– Погодите! Как же меня найдут?
– Ты шутишь? Я только что расстрелял фургон в миле отсюда. Вскоре сюда примчатся все полицейские машины города.
Я помахал ему ручкой и, скрывшись из виду, сменил маску на шлем, а потом поддал газу, чтобы разделить с Томом выручку.
* * *
Репортажи о грабеже и особенно связанной с ним стрельбе заполнили все газеты на несколько дней. Гас, Нина и Жасмин рассказывали о тяжелом испытании, которое им пришлось пережить, и позировали перед фотокамерами, пока всем не надоела самая скучная в мире ограбленная семья и публика не переключилась на другие сенсации. И лишь через неделю после ограбления воздушный шар с треском лопнул.
В десять утра в среду зазвонил мой мобильник.
– Крис? Это Том. Послушай, ты должен мне поверить: это неправда!
– Что? О чем ты говоришь? Что неправда?
– Богом клянусь, она все выдумала. Я к ней не притронулся!
– К кому не притронулся? О чем ты говоришь, Том?
– Ты не смотрел сегодня новости? И не читал газеты?
– Нет, я только что встал.
– Эта девчонка... Она заявила, что я изнасиловал ее.
– Что?
– Когда я остался наедине с ней и ее мамашей. Она говорит, я поимел ее в машине. Но я ее пальцем не тронул, Крис! Клянусь! После всего, что было, я к ней даже не прикоснулся, ей-богу!
Я не верил своим ушам. Что за чертовщина? Я выбежал за дверь, вытащил из почтового ящика газету и узрел на первой же странице: "ЖЕРТВА ОГРАБЛЕНИЯ ИЗНАСИЛОВАНА!"
– Крис! – продолжал взывать по телефону Том. – Это неправда!
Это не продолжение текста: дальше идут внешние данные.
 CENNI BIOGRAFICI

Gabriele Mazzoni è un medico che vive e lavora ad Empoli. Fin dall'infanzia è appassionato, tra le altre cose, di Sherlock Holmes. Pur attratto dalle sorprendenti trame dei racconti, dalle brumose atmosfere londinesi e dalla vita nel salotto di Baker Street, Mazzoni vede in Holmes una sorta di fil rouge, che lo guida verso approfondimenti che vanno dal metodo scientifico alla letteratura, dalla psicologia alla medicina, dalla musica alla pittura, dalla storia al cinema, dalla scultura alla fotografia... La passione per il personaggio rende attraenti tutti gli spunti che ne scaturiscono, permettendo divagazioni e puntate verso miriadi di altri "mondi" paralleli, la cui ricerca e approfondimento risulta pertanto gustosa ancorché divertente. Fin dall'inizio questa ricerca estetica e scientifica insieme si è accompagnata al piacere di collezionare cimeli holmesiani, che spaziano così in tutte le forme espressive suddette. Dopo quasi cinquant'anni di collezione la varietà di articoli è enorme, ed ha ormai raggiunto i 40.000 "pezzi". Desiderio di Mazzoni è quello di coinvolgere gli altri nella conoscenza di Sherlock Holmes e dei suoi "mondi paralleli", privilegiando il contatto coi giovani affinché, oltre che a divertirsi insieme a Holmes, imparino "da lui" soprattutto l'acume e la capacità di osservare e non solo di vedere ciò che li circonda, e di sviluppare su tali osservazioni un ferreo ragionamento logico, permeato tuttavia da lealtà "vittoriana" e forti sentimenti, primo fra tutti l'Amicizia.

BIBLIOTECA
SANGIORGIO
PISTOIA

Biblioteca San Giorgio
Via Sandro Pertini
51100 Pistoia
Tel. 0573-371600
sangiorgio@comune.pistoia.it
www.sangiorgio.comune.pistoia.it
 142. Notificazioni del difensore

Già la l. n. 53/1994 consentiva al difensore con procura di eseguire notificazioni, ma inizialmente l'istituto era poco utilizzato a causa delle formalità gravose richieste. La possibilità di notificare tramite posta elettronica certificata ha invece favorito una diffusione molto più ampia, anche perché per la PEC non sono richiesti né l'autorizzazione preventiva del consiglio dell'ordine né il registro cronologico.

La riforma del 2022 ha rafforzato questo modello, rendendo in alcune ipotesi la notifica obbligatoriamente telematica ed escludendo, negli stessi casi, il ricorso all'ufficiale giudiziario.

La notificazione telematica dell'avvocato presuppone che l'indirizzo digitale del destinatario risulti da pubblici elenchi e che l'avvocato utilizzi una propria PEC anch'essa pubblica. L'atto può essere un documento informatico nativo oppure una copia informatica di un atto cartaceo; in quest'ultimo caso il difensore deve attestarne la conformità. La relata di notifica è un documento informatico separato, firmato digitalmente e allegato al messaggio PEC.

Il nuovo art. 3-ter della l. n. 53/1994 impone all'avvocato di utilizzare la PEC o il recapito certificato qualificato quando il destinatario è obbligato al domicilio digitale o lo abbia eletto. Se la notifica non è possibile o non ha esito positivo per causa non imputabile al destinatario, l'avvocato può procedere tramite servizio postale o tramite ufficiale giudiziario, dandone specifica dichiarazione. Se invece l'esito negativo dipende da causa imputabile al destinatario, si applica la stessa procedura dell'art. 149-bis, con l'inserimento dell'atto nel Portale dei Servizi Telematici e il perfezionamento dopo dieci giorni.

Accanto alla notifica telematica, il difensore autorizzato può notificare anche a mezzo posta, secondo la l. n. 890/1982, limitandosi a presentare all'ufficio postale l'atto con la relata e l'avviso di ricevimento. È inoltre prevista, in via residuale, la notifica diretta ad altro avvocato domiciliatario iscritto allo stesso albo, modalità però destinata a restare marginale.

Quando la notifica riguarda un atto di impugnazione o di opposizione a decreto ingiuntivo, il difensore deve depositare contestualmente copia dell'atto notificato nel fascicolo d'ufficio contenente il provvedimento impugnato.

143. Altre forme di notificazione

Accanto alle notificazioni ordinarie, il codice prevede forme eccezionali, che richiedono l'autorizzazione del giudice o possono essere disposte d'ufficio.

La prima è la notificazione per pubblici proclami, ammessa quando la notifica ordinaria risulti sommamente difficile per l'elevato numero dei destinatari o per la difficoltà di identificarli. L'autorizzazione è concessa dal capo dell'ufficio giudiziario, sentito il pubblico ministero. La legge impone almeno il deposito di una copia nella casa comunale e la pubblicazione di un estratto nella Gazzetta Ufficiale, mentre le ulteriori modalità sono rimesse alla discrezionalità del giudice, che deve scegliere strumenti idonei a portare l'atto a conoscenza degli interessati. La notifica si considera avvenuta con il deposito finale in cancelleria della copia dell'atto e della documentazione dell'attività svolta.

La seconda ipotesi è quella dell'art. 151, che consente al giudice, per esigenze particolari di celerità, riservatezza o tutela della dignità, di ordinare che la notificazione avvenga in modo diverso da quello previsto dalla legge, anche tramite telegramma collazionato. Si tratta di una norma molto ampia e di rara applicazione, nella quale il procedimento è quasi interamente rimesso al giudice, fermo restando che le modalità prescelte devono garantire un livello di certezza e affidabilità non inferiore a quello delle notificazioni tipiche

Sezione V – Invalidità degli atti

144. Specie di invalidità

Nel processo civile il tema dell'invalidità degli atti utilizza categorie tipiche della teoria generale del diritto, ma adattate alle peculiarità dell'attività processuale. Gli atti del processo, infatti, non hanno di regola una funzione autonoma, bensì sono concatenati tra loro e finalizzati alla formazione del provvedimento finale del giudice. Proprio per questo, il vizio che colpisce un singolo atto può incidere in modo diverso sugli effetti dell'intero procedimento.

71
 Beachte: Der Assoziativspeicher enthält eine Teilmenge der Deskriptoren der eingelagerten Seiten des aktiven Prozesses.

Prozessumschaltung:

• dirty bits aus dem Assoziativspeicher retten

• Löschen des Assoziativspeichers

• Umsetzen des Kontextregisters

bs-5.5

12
Он и впрямь сдрейфил не на шутку при мысли о том, что получит пулю в затылок.
– Заткнись! Я читаю.
Закончив чтение статьи, я стал в темпе соображать, что делать. Я был совершенно серьезен, угрожая Тому на кухне, и с удовольствием пристрелил бы его, если бы не одно обстоятельство. Жасмин опоздала со своим заявлением на неделю.
Если бы она сказала, что ее изнасиловали, в то же утро, когда мы ограбили банк, я бы ей поверил. Но зачем ждать неделю? Я мог придумать только одну причину. Физические улики. Через неделю от них не осталось бы и следа, так что очень трудно было бы доказать, что она не стала жертвой насилия. Обвинение на таких уликах тоже не построишь, но для Жасмин это было не важно. Она сделала свое заявление не для полиции, а для меня. Я обещал ей, что убью Тома, если он ее хоть пальцем тронет, и теперь проверяла, сдержу ли я слово. Жасмин, без сомнения, считала, что он заслужил смерть за то, что он сделал с ней на кухне, и за испытание, которому он подверг ее родителей, – но это единственное, в чем я был уверен. Я сомневался в том, что он изнасиловал ее. Я просто не мог в это поверить, особенно после того разговора на кухне. И то, что Жасмин не заявила об изнасиловании раньше, только укрепило мои сомнения.